Comment 4 for bug 1761630

Hmmm.... is rsyslog failing to write things to files?

Apr 07 15:15:01 sochi rsyslogd[2023]: action 'action 6' suspended (module 'builtin:omfile'), retry 0. There should be messages before this one giving the reason for suspension. [v8.32.0 try http://www.rsyslog.co
Apr 07 15:15:01 sochi rsyslogd[2023]: action 'action 6' resumed (module 'builtin:omfile') [v8.32.0 try http://www.rsyslog.com/e/2359 ]

I see a lot of stuff like that from rsyslog.

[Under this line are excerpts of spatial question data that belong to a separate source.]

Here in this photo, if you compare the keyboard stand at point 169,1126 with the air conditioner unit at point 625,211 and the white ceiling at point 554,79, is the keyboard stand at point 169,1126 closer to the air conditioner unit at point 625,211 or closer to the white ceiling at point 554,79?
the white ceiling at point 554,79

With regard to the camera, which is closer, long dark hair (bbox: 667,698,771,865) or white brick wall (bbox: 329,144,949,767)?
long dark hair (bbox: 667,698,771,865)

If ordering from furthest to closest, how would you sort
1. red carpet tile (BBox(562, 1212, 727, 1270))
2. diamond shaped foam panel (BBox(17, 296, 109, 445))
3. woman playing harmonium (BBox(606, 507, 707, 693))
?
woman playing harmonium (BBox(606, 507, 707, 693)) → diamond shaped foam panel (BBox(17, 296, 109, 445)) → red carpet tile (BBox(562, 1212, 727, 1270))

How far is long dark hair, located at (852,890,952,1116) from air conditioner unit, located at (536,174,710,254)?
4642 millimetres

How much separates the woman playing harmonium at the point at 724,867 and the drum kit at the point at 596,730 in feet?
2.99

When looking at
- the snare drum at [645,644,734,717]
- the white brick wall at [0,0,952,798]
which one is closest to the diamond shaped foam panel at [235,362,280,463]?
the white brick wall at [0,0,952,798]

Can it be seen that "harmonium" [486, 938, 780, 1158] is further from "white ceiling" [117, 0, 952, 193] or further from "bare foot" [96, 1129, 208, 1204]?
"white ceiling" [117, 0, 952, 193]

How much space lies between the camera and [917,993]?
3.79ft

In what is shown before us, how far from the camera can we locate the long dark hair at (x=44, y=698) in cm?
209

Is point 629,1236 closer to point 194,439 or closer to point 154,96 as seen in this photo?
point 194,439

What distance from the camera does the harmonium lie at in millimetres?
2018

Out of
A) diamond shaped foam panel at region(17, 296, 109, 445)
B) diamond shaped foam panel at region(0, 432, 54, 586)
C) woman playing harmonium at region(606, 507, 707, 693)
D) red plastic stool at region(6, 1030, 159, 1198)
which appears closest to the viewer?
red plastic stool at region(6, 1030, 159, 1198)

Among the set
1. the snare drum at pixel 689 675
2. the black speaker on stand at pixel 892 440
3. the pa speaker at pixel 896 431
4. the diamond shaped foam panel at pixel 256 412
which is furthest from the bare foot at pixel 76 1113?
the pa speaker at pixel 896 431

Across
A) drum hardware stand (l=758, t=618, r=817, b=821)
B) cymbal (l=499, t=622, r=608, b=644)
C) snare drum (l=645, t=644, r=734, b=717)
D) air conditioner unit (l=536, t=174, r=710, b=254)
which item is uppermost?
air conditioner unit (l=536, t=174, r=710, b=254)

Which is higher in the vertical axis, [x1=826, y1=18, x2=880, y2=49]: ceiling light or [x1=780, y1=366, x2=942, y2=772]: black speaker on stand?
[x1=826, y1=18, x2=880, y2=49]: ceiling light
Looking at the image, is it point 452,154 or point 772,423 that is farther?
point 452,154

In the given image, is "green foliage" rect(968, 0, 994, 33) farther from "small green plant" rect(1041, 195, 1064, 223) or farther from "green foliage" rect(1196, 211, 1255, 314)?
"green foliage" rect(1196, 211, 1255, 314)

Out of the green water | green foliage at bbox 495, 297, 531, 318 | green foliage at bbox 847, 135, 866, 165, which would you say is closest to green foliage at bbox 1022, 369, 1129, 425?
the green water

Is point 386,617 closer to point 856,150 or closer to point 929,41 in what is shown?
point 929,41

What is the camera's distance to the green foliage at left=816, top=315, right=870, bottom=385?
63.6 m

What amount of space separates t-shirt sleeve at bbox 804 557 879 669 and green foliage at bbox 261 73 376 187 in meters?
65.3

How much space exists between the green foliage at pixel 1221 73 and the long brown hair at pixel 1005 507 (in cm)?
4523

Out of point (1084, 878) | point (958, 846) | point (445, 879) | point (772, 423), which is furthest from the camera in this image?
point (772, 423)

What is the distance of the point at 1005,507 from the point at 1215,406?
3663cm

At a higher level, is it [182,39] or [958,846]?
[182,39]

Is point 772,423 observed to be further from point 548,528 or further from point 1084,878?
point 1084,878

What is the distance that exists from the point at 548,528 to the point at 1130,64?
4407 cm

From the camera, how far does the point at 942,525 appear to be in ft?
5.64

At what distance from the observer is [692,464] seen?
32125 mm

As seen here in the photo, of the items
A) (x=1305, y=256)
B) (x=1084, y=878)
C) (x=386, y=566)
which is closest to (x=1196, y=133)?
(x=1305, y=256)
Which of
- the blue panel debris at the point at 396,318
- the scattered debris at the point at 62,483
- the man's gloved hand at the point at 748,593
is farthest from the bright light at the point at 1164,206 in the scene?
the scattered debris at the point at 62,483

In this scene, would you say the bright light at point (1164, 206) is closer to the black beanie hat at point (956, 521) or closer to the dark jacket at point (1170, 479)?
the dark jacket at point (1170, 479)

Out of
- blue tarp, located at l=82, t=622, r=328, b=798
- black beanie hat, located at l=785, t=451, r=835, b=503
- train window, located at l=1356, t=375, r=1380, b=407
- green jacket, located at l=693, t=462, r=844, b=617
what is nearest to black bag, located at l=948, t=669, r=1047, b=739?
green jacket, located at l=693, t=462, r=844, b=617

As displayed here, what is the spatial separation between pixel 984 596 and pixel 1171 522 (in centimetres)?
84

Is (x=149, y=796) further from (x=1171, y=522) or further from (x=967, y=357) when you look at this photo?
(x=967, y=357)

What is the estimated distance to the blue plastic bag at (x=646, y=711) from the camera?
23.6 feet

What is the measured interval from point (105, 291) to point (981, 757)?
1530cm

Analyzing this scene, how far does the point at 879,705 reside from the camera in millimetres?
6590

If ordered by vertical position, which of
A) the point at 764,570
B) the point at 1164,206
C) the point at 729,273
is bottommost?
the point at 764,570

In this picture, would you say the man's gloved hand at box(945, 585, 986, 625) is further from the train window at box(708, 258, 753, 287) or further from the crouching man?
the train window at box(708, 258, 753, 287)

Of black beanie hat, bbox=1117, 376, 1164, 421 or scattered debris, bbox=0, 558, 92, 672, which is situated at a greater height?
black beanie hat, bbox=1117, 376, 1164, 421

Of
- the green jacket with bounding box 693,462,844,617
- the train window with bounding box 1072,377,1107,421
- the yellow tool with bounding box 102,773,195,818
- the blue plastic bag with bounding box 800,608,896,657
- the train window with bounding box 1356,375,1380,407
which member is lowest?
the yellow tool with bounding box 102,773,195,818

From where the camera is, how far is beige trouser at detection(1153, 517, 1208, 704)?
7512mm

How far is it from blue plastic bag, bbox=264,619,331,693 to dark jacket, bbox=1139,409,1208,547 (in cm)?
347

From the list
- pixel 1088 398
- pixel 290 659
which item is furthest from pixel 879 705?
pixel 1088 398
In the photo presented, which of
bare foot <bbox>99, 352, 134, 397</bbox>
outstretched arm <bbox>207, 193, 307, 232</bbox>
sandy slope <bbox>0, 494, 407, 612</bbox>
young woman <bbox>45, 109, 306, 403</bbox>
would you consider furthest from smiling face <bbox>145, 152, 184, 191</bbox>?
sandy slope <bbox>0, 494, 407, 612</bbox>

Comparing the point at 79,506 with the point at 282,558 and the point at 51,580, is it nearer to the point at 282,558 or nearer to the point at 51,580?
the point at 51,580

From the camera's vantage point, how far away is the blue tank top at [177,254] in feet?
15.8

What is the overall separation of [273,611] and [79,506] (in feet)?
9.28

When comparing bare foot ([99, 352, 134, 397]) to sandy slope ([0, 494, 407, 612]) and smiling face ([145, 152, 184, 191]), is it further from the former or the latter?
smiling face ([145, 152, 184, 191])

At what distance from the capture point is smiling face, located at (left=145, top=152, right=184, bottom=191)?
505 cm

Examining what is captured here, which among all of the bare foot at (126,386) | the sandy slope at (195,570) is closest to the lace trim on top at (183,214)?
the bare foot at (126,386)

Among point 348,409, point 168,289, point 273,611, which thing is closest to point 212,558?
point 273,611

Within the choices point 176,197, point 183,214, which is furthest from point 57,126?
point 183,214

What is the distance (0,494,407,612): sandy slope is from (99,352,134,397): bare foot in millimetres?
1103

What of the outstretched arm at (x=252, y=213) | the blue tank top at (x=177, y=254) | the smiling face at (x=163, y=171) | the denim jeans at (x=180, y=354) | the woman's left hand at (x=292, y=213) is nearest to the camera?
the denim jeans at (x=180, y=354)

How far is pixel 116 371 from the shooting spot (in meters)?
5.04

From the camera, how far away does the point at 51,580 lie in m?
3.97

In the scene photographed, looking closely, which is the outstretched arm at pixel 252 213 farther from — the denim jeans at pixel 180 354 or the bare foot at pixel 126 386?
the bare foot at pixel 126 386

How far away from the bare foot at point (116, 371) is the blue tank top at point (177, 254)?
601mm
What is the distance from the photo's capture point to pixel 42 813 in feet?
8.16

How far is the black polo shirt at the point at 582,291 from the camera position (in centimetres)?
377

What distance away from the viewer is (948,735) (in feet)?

syslog 2023 0.0 0.0 347096 5648 ? Ssl Apr06 0:08 /usr/sbin/rsyslogd -n

$ ls -latr auth.log
-rw-r----- 1 root adm 0 Jul 14 2014 auth.log

How can a syslog user write to a root owned file?

<insert mem gif of geometry confusion / does not compute>

$ sudo chown syslog:adm /var/log/auth.log; sudo systemctl restart rsyslog

Seems to fix things for me, and auth.log is getting entries... My guess is that /usr/lib/tmpfiles.d/00rsyslog.conf is incomplete? and that we need to override more permissions in it?

In that case, it sounds like a bug in rsyslog, for not having right permissions specified in tmpfiles.d?